Again, though: to me it makes sense to stop giving communion under both kinds until there are enough priests to do so. But is that what the Church wants? And what happens in situations where EMHCs are needed just to give the Body of Christ to everyone without having Communion take fifteen or twenty minutes?

Siarlys Jenkins said...

For the record Eulogos, the minister held a loaf of french bread in one hand, and a serving dish of some kind with the grape juice in the other. We each filed by in a line, broke off a piece of french bread, and dipped it in the juice -- after a brief introduction to communion by intinction. I said "tried that" because it was new and different, and I haven't seen it since. I said "very moving" because it was.

You are of course right that we are not talking about exactly the same thing.

Now I know someone is going to say that's not REAL communion, and you are welcome to do it in any way that you believe God requires of you.
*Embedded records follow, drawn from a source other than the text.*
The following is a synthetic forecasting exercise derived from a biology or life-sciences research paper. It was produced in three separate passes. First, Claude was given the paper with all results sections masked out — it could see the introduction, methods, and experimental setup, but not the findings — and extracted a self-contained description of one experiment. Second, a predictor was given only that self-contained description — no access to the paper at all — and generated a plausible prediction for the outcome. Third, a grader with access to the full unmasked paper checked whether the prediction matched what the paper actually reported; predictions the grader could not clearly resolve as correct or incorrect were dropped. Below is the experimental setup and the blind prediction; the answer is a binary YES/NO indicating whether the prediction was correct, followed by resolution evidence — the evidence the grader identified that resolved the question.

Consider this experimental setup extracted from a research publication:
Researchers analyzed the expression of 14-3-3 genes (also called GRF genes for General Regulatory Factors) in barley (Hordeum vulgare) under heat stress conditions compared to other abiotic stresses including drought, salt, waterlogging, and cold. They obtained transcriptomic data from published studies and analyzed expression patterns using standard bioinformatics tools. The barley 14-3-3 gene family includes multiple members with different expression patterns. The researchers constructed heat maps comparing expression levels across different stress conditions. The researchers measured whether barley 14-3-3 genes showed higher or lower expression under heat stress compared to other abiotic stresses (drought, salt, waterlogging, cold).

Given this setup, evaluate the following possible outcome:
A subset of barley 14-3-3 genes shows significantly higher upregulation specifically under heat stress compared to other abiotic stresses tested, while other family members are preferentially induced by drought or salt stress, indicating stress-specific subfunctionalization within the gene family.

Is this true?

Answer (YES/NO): NO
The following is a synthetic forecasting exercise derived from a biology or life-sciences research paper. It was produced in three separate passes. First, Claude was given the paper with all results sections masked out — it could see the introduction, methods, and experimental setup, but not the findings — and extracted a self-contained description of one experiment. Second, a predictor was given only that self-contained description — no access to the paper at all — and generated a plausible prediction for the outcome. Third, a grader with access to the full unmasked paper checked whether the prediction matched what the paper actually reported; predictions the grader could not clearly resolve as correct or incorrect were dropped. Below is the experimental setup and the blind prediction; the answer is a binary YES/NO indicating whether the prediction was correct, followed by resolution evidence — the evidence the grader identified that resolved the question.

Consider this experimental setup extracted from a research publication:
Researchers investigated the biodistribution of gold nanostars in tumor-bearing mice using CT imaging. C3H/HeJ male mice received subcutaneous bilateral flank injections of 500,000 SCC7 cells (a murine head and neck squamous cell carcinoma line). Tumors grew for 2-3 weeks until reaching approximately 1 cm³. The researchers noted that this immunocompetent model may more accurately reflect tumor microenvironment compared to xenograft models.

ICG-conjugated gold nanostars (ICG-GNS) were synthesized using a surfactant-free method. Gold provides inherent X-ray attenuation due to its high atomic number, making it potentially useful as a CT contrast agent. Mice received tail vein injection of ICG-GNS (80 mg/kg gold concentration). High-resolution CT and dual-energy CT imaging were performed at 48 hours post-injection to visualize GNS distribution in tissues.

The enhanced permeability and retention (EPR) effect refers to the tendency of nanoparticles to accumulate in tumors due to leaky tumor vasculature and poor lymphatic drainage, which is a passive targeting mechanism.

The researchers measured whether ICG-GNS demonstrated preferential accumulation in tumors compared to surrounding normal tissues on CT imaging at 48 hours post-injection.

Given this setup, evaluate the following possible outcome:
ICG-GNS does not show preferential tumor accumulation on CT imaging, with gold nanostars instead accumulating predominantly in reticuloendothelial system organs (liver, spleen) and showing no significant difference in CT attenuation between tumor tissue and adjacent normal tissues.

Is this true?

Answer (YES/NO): NO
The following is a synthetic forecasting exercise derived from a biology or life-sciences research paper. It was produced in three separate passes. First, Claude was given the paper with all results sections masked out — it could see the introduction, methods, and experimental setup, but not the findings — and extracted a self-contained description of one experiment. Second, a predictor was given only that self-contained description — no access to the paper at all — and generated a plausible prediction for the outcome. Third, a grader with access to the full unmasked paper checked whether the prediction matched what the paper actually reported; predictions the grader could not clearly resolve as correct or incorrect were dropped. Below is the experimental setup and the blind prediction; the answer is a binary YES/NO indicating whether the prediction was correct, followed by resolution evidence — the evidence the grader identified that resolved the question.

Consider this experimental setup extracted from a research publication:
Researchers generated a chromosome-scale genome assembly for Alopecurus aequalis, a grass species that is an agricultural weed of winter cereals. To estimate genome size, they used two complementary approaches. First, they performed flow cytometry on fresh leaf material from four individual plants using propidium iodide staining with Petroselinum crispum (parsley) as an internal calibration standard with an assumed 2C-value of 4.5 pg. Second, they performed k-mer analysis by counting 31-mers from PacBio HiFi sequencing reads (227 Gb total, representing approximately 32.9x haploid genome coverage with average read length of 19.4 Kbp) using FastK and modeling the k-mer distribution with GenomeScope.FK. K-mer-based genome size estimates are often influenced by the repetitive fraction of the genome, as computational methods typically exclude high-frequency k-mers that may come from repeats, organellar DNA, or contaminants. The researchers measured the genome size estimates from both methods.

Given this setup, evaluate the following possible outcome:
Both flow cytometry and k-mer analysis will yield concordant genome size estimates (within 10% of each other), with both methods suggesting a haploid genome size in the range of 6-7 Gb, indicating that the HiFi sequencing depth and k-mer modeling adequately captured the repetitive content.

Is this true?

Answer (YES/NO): NO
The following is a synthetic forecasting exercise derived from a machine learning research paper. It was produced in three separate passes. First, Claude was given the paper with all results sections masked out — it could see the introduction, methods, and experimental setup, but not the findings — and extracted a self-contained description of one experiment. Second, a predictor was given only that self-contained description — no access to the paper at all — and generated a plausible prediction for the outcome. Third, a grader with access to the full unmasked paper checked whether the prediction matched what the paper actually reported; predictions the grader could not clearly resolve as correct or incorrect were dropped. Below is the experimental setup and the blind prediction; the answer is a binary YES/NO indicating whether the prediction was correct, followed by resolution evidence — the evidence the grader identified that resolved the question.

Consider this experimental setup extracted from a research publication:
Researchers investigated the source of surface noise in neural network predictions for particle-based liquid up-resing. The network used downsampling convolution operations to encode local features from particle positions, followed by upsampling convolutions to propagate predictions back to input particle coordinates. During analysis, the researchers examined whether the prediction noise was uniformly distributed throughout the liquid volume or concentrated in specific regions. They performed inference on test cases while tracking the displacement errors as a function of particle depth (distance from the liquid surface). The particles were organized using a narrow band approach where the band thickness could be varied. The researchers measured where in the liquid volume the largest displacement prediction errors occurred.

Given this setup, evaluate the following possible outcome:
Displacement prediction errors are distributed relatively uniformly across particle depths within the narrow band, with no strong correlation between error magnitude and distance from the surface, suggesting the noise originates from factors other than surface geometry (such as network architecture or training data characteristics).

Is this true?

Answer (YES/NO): NO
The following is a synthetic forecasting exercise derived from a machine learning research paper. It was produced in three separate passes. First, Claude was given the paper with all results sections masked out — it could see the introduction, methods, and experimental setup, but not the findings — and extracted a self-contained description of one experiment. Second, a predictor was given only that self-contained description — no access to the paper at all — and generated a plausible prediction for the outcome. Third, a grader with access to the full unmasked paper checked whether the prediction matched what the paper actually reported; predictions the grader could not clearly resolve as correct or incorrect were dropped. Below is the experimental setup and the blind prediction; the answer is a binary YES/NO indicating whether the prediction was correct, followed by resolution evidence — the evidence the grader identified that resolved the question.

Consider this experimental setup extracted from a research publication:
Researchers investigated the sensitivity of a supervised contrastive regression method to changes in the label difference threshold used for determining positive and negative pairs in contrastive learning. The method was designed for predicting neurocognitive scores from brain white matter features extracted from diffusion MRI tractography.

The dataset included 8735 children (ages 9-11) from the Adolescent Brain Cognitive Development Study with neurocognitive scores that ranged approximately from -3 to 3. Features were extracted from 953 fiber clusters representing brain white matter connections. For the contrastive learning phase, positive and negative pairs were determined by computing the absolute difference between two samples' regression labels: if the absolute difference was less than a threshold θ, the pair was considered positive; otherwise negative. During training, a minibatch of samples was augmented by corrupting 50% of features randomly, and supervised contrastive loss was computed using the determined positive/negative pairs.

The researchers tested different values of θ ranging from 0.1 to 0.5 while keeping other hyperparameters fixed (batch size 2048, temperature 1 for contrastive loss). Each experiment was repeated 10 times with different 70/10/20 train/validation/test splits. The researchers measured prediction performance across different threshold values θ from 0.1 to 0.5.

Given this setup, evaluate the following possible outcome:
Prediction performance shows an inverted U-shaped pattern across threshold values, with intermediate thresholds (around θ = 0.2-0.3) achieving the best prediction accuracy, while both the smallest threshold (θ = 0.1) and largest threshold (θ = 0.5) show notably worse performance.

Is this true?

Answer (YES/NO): NO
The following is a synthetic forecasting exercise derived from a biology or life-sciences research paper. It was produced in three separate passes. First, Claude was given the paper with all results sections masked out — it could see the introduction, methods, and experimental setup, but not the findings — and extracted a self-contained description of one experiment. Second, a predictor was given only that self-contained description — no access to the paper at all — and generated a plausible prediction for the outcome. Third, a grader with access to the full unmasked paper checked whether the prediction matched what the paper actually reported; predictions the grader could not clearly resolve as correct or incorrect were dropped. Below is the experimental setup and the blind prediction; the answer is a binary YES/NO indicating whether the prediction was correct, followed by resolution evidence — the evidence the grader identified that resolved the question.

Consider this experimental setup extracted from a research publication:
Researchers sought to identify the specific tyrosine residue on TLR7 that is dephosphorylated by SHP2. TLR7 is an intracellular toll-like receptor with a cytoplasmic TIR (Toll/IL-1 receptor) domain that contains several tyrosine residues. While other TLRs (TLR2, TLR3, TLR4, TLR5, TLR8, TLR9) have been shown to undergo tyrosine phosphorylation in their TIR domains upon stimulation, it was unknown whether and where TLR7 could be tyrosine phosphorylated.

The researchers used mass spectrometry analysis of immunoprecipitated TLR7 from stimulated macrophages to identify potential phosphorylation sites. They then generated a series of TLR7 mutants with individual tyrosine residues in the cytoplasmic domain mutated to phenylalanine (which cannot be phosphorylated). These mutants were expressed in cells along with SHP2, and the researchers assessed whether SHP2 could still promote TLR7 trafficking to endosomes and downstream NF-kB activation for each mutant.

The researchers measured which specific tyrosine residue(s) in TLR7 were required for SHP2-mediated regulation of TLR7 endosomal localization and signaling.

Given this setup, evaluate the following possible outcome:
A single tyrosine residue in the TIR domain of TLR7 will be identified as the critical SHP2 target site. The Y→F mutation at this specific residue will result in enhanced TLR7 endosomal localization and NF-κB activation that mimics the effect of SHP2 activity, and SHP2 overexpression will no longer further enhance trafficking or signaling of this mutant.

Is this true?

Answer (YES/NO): YES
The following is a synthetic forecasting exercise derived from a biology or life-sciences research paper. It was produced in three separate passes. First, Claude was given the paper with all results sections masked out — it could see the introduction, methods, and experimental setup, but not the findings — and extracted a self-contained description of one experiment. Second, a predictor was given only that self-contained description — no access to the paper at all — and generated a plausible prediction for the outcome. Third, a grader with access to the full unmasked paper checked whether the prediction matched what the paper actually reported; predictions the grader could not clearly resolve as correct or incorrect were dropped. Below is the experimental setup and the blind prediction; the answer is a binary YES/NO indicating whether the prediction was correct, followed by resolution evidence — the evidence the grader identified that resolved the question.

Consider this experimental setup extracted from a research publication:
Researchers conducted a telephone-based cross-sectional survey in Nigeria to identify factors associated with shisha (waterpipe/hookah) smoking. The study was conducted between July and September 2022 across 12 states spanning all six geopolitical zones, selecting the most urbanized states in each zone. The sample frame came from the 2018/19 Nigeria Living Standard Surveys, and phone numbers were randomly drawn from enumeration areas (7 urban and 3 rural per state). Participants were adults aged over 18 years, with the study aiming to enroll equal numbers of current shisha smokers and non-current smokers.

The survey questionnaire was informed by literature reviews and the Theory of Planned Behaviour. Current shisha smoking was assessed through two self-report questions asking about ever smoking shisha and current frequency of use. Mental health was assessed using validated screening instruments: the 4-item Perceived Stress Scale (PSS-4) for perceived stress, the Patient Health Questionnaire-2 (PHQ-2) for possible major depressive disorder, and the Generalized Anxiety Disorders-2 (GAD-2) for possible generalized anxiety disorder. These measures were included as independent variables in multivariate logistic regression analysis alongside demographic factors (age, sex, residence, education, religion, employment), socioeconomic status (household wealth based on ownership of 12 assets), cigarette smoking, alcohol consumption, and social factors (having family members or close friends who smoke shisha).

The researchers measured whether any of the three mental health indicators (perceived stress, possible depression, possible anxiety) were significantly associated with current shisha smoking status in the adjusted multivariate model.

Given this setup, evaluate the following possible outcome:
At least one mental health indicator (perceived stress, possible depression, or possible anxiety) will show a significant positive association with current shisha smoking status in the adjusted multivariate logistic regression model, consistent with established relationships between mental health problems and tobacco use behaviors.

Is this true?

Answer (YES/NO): NO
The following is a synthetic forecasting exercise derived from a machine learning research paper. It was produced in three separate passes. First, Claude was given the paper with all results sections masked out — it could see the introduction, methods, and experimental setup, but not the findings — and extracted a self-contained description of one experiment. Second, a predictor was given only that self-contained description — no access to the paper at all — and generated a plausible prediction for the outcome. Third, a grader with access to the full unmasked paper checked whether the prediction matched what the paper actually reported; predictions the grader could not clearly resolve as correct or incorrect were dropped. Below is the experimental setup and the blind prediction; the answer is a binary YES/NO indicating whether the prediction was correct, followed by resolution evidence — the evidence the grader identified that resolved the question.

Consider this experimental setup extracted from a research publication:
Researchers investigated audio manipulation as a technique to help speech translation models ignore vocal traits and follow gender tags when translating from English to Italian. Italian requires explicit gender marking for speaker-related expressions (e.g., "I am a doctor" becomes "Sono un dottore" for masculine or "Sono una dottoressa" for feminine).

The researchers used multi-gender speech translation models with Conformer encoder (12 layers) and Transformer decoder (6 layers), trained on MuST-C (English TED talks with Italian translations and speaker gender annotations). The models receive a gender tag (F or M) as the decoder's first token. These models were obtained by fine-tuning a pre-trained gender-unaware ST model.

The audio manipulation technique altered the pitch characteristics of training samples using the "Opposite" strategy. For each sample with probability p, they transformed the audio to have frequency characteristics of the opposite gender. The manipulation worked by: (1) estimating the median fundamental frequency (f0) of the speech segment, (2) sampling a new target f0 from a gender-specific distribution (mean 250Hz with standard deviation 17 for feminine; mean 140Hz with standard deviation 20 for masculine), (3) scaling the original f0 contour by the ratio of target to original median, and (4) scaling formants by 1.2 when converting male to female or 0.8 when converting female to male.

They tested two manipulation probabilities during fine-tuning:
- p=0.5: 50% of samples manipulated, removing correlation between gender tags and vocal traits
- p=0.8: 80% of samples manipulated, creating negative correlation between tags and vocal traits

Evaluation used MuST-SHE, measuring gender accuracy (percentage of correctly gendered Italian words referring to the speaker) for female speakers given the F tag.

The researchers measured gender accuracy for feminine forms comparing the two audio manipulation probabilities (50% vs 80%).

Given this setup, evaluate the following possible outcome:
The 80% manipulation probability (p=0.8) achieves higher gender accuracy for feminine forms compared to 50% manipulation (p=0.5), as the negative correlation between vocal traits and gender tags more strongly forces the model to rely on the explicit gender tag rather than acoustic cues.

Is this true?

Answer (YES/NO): YES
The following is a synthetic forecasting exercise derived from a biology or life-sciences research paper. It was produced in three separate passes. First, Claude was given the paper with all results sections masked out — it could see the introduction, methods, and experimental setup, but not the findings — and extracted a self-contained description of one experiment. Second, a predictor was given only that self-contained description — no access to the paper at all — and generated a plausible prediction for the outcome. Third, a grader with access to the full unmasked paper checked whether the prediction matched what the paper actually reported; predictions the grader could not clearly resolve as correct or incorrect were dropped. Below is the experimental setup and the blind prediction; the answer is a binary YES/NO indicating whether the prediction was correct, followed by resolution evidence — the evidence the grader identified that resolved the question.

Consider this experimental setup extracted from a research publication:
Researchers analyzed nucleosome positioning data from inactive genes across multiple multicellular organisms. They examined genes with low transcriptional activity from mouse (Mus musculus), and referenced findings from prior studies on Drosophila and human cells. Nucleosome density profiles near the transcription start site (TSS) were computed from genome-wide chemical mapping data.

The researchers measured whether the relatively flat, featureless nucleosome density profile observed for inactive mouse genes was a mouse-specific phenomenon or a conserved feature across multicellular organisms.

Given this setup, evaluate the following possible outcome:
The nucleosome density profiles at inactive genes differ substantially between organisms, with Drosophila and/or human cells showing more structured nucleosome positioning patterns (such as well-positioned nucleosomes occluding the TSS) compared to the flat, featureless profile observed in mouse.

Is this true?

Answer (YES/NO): NO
I am beginning to be reminded of the Protestant so hung up on baptism by immersion that he pronounced anyone baptized by sprinkling in the middle of the Sahara Desert, where there isn't enough water to spare for immersion, as inescapably damned.

Charlotte said...

For awhile you had "L" to contend with.

Now you've got a few new ones.

What is it with you, Red? : )

Siarlys Jenkins said...

On the remote speculation that you're referring to me, among others, Charlotte, I admire Red as a woman who is sincere in what she believes, and who says it straight. Since we disagree about so much, every time we see eye to eye is all the more precious.

Since we are both citizens of the same republic, bound by the same laws, it seems rational to me that we should be able to talk about it without either banishing each other by bell, book and candle, or coming to blows.

Wouldn't it be boring if this site were nothing but a mutual admiration society? People who sincerely believe that the Bishop of Rome is Christ's Vicar on Earth, and that when he speaks ex cathedra on matters of faith and doctrine, he is infalliable, really do exist, and they do not have horns on their head. Therefore, it seems reasonable to talk these things over with them, without either of us expecting the other to cave in.